§ Problem details: List every line in the items below that contains the word "does", matching case exactly.

§ Entries supplied:
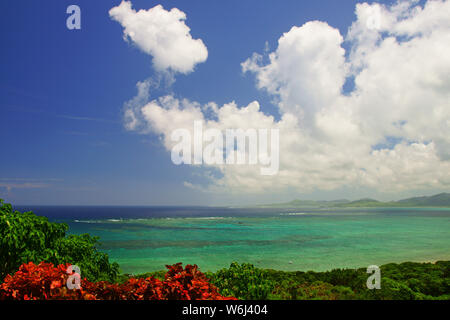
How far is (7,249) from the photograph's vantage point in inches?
246

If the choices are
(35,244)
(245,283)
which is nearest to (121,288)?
A: (245,283)

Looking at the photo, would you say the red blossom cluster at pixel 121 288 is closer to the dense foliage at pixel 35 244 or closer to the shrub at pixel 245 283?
the shrub at pixel 245 283

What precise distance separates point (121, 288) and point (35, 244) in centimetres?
433

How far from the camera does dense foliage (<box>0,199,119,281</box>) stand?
20.5 ft

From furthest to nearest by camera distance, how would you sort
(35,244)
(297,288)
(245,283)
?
(297,288) → (35,244) → (245,283)

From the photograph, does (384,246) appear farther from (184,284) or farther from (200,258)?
(184,284)

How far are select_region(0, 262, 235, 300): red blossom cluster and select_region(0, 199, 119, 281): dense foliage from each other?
2550mm

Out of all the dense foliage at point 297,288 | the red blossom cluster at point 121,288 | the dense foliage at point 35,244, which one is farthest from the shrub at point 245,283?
the dense foliage at point 35,244

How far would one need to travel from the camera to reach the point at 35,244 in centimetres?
691

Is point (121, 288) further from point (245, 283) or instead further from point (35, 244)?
point (35, 244)

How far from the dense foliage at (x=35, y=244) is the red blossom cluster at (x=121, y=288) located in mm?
2550

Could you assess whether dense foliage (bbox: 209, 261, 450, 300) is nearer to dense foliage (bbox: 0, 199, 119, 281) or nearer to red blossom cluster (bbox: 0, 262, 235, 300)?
red blossom cluster (bbox: 0, 262, 235, 300)

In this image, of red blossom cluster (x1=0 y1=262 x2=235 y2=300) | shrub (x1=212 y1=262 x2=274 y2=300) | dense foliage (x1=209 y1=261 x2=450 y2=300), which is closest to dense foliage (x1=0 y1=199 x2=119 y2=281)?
red blossom cluster (x1=0 y1=262 x2=235 y2=300)
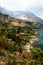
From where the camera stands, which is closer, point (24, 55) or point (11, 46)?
point (24, 55)

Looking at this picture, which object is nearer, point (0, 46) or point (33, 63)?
point (33, 63)

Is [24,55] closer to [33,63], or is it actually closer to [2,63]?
[33,63]

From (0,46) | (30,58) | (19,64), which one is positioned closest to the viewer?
(19,64)

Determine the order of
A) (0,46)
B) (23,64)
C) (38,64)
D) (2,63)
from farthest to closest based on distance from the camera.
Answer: (0,46) < (38,64) < (23,64) < (2,63)

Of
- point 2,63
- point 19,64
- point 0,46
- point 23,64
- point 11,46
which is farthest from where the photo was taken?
point 11,46

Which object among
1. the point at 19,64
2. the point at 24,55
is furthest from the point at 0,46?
the point at 19,64

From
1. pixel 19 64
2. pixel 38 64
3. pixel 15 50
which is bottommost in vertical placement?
pixel 15 50

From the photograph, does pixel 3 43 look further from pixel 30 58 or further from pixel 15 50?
pixel 30 58

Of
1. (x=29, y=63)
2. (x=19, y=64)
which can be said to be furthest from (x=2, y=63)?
(x=29, y=63)

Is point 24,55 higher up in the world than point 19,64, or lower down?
lower down
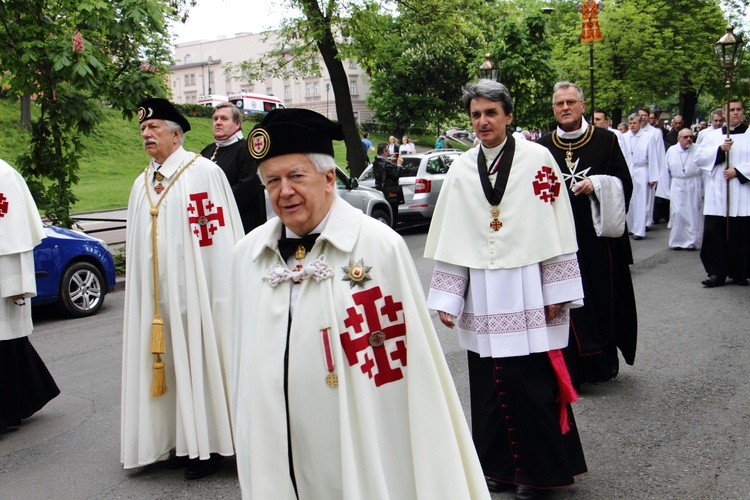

§ Output for this task:
How far from the camera does dense foliage (<box>0,199,119,281</box>) stand?
From the photograph, does (384,246) appear farther from (184,284) or farther from (200,258)?
From the photograph, does pixel 3 43 look further from pixel 30 58 or further from pixel 15 50?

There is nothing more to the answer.